Dataset rows

□ □ □ □ □ □ □

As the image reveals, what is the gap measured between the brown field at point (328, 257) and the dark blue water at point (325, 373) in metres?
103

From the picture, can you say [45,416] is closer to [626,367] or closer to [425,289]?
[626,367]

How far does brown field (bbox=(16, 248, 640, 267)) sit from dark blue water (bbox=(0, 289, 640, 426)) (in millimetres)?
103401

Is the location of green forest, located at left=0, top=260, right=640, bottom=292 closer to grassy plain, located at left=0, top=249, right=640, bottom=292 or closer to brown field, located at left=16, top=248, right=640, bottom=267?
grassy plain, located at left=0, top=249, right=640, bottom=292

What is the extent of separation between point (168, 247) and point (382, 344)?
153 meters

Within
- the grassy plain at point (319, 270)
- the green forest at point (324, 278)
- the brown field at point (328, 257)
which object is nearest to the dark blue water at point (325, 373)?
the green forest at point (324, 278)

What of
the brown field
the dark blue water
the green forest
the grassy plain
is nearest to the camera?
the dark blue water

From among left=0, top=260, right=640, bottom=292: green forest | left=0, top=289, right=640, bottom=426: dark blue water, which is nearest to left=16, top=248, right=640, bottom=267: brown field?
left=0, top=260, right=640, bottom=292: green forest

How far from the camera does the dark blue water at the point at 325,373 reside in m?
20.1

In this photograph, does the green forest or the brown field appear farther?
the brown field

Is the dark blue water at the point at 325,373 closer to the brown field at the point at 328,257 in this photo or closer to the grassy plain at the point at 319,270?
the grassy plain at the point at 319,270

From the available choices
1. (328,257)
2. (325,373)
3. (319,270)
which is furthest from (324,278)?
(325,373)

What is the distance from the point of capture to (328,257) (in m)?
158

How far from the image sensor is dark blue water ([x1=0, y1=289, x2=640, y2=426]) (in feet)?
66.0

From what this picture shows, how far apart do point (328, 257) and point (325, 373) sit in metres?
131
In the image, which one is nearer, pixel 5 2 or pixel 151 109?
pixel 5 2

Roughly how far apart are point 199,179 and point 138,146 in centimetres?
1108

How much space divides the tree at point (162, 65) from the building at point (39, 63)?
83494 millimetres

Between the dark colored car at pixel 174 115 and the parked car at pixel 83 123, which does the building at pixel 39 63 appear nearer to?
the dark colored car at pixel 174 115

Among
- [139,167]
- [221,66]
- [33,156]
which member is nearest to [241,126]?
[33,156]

□ □ □ □ □ □ □

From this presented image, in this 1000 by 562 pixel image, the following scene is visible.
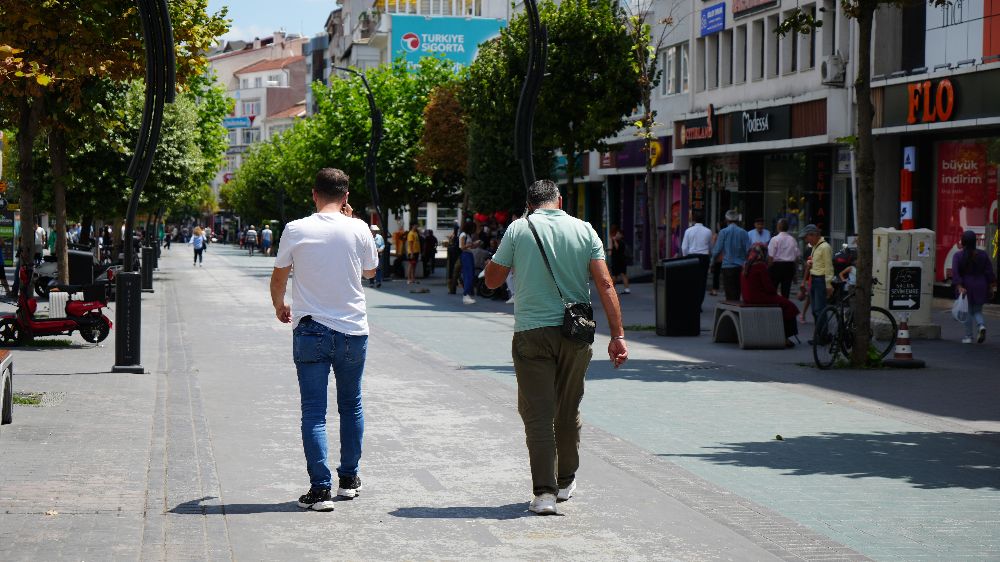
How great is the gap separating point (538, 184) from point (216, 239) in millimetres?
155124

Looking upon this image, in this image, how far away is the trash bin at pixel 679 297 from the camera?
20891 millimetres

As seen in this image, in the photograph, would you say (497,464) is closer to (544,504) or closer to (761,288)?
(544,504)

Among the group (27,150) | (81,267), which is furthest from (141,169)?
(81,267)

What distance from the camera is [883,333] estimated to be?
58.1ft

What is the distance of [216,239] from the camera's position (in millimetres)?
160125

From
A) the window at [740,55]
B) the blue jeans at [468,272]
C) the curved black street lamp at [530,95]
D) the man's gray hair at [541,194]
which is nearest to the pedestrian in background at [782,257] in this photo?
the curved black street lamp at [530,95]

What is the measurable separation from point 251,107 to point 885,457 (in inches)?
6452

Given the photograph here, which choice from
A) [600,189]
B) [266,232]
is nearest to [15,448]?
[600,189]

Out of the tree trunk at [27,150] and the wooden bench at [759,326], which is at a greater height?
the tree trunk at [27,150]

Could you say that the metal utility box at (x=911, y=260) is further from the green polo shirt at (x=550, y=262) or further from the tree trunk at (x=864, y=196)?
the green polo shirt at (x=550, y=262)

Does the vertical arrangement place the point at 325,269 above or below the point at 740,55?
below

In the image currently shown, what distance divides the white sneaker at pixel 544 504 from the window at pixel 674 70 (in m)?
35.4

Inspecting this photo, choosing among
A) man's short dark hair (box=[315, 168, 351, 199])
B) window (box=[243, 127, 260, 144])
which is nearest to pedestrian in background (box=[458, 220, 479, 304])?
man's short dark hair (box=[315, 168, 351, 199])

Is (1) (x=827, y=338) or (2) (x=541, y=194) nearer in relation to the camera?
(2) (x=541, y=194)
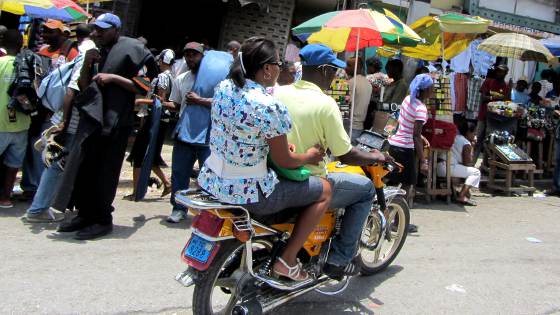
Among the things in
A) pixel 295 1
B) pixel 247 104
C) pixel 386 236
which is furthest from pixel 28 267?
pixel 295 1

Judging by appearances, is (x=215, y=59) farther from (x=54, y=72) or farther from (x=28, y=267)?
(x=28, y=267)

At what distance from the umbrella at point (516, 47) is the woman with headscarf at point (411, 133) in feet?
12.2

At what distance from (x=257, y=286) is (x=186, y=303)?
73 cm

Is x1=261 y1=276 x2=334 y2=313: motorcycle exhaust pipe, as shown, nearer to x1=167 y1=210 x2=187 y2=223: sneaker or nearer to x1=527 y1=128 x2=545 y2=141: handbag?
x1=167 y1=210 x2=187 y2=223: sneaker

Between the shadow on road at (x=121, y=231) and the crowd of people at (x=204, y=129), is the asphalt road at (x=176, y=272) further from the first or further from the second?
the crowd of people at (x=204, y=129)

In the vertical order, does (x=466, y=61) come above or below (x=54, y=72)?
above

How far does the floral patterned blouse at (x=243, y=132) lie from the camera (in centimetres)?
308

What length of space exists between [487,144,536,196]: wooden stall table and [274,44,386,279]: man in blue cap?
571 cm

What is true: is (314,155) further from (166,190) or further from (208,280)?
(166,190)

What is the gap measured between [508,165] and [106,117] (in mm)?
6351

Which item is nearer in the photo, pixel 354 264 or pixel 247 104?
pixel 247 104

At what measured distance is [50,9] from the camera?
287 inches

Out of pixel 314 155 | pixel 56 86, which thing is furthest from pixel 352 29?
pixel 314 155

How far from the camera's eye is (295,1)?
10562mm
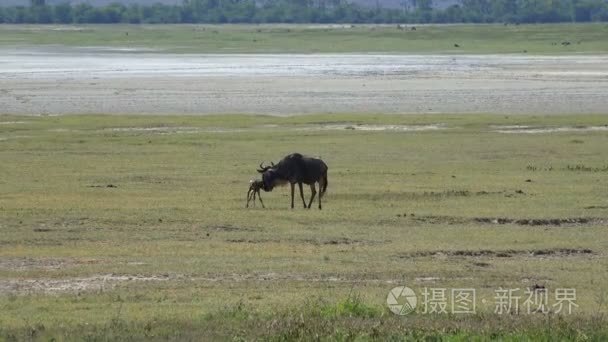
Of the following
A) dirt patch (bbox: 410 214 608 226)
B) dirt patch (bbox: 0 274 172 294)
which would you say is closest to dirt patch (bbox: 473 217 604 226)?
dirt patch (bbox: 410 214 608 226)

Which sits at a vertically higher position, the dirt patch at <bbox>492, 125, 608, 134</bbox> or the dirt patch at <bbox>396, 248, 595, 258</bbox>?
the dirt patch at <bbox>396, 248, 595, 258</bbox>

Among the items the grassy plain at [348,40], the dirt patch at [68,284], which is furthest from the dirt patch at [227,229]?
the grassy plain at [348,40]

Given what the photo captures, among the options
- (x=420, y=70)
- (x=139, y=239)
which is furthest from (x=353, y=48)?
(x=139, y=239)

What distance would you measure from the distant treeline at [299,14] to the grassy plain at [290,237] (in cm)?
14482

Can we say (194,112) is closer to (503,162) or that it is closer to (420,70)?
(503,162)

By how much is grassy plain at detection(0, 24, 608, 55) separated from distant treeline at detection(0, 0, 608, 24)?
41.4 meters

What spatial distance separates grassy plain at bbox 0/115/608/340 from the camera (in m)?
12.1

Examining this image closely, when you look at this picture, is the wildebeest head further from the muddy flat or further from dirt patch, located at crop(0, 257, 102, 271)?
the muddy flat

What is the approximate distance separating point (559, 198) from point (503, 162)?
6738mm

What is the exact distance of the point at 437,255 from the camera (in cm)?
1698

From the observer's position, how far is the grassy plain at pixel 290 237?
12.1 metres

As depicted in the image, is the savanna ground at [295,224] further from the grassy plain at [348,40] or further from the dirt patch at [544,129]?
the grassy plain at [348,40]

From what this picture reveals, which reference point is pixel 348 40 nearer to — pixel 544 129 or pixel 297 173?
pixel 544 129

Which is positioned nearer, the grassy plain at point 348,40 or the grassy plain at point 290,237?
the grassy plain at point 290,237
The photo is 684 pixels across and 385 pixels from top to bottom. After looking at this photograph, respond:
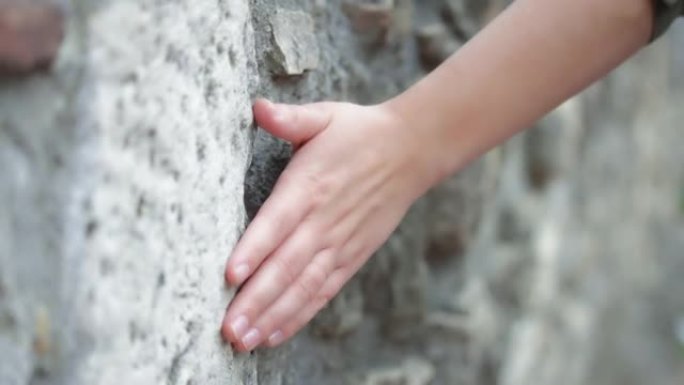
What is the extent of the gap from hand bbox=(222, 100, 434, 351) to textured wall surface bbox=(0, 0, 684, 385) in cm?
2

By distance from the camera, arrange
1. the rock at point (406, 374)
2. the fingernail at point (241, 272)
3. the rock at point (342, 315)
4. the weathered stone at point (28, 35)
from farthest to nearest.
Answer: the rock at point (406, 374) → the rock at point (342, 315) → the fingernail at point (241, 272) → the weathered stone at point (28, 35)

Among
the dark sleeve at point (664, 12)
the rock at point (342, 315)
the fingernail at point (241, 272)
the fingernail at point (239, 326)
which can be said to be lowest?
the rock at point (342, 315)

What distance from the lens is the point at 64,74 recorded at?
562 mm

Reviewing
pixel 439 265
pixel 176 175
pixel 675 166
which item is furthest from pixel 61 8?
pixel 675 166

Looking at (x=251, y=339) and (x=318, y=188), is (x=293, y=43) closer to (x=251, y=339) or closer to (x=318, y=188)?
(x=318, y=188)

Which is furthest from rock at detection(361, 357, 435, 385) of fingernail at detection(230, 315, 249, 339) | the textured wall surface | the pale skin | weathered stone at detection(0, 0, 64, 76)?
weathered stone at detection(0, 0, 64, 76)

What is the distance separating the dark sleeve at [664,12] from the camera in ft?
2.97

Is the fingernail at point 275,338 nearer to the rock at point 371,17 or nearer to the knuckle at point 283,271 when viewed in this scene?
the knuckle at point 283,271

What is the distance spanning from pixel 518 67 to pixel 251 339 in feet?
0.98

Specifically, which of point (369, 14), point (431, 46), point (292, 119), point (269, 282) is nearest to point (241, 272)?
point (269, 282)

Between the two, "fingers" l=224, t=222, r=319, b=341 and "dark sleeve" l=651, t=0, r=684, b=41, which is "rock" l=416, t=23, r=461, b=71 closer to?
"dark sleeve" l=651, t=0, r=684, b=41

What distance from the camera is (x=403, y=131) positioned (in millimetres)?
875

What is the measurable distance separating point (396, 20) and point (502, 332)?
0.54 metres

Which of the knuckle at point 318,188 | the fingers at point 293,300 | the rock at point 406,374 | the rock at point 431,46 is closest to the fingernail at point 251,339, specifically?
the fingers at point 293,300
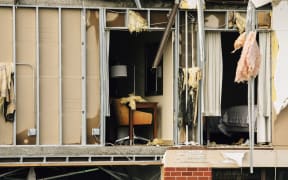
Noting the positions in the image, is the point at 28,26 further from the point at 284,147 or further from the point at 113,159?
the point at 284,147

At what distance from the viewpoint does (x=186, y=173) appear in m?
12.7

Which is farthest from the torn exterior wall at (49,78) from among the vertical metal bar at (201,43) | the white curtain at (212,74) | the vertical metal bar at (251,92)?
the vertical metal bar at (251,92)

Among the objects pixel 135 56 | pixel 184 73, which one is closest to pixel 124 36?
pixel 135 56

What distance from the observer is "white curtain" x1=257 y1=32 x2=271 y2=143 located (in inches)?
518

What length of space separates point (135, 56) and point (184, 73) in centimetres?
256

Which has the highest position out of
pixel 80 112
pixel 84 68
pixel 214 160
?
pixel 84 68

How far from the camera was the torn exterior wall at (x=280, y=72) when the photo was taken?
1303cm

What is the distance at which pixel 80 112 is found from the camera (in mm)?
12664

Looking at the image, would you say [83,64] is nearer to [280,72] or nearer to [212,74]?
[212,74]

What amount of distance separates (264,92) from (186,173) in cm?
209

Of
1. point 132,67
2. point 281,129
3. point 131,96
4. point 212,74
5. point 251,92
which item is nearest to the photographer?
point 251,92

□ □ □ □ □ □ □

Count the lines in the records above that contain the string "torn", with case taken into account. Give only the number.

2